PASSAGE PROVIDED.
>> BEGIN

Opinion Delhi-Moscow ties have a logic of their own
Cooperation on the manufacture of parts and components with transfer of technologies of Russian defence platforms in India contrasts with the continuing ambivalence in some of India’s Western partners regarding the same
Russian President Vladimir Putin, left, and Prime Minister Narendra Modi pose for a photo the talks at the Hyderabad House in New Delhi, India, Friday, Dec. 5, 2025. ( Photo: AP) The 23rd India-Russia summit held on December 4-5 was dominated by the visible personal bonhomie between Prime Minister Narendra Modi and Russian President Vladimir Putin. The 70-paragraph joint statement put the outcomes of the summit within the framework of a resilient and relevant forward-looking strategic partnership between Delhi and Moscow.
Against the backdrop of belligerence between Europe and Russia over the war in Ukraine, Prime Minister Modi, in his brief comments before the delegation-level talks on December 5, reiterated that India was “not neutral, but on the side of peace” in Ukraine. Coincidentally, the Trump administration’s National Security Strategy, published on the day of the summit, set out the US objective to negotiate an end to the Ukraine conflict, and “reestablish strategic stability with Russia”.

>> END

GIVEN INSTRUCTION A.
According to the opinion piece on Delhi-Moscow ties, how many paragraphs did the summit's joint statement contain?
GIVEN INSTRUCTION B.
Write out the opinion piece on Delhi-Moscow ties word for word from "Opinion Delhi-Moscow ties" to "Delhi and Moscow.".
The data that comes after this opinion piece is separate material.

SUPPLIED DATA.
>> BEGIN

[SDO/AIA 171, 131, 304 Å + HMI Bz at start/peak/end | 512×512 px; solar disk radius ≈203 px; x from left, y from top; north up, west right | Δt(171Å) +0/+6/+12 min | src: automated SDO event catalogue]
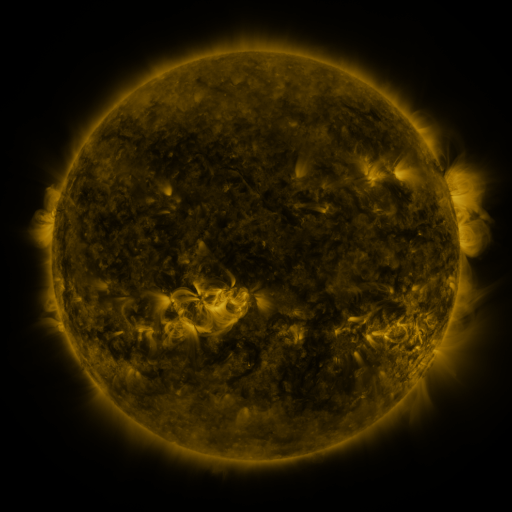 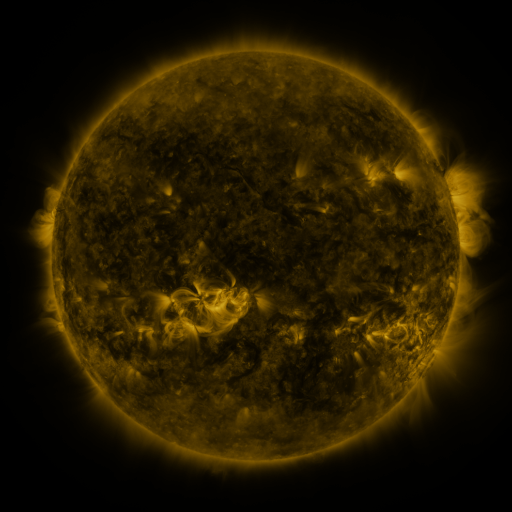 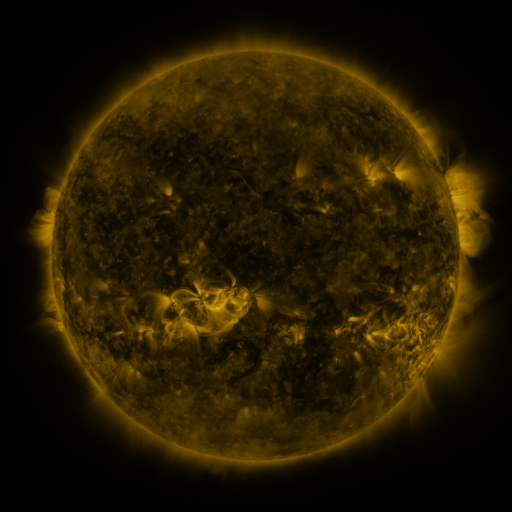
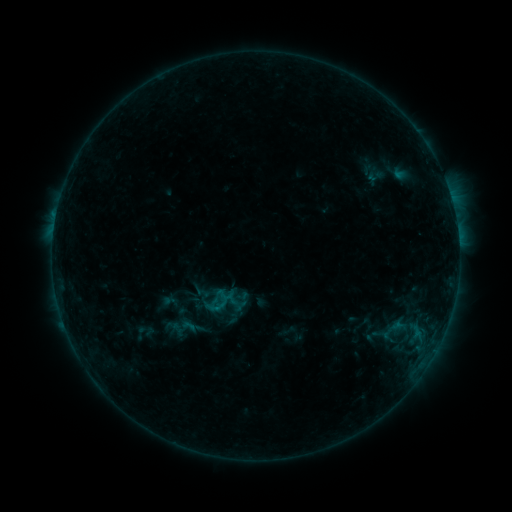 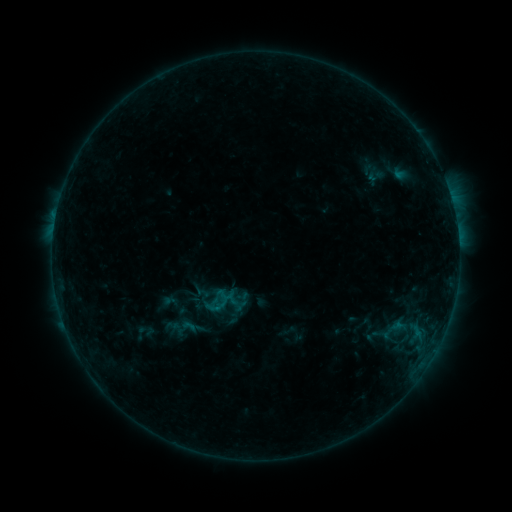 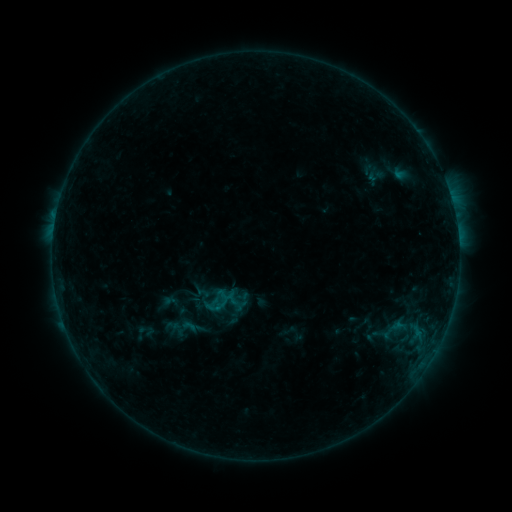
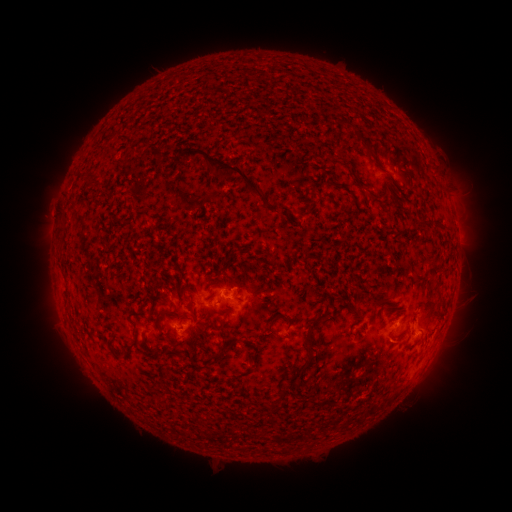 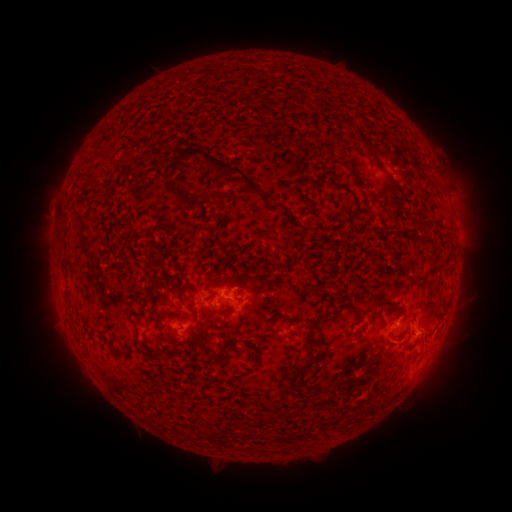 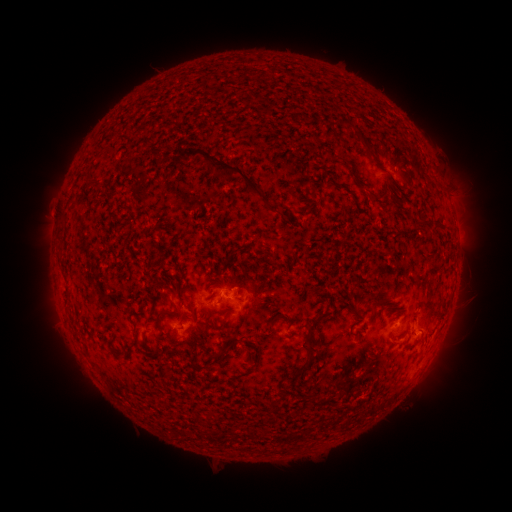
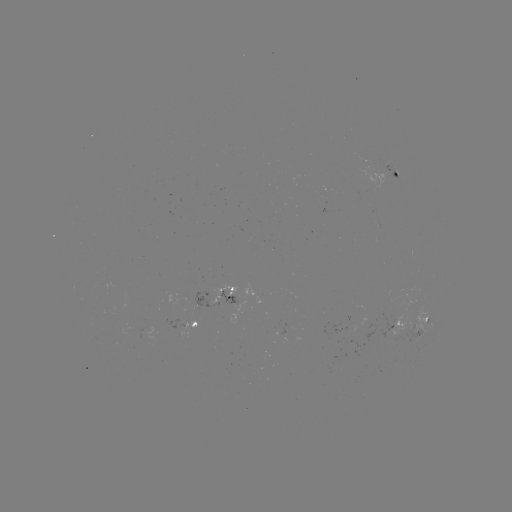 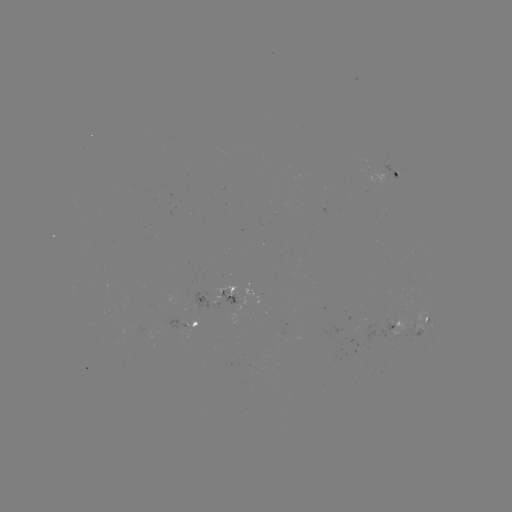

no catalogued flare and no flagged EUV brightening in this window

>> END

CORRECT RESPONSE A.
The joint statement contained 70 paragraphs.

CORRECT RESPONSE B.
Opinion Delhi-Moscow ties have a logic of their own
Cooperation on the manufacture of parts and components with transfer of technologies of Russian defence platforms in India contrasts with the continuing ambivalence in some of India’s Western partners regarding the same
Russian President Vladimir Putin, left, and Prime Minister Narendra Modi pose for a photo the talks at the Hyderabad House in New Delhi, India, Friday, Dec. 5, 2025. ( Photo: AP) The 23rd India-Russia summit held on December 4-5 was dominated by the visible personal bonhomie between Prime Minister Narendra Modi and Russian President Vladimir Putin. The 70-paragraph joint statement put the outcomes of the summit within the framework of a resilient and relevant forward-looking strategic partnership between Delhi and Moscow.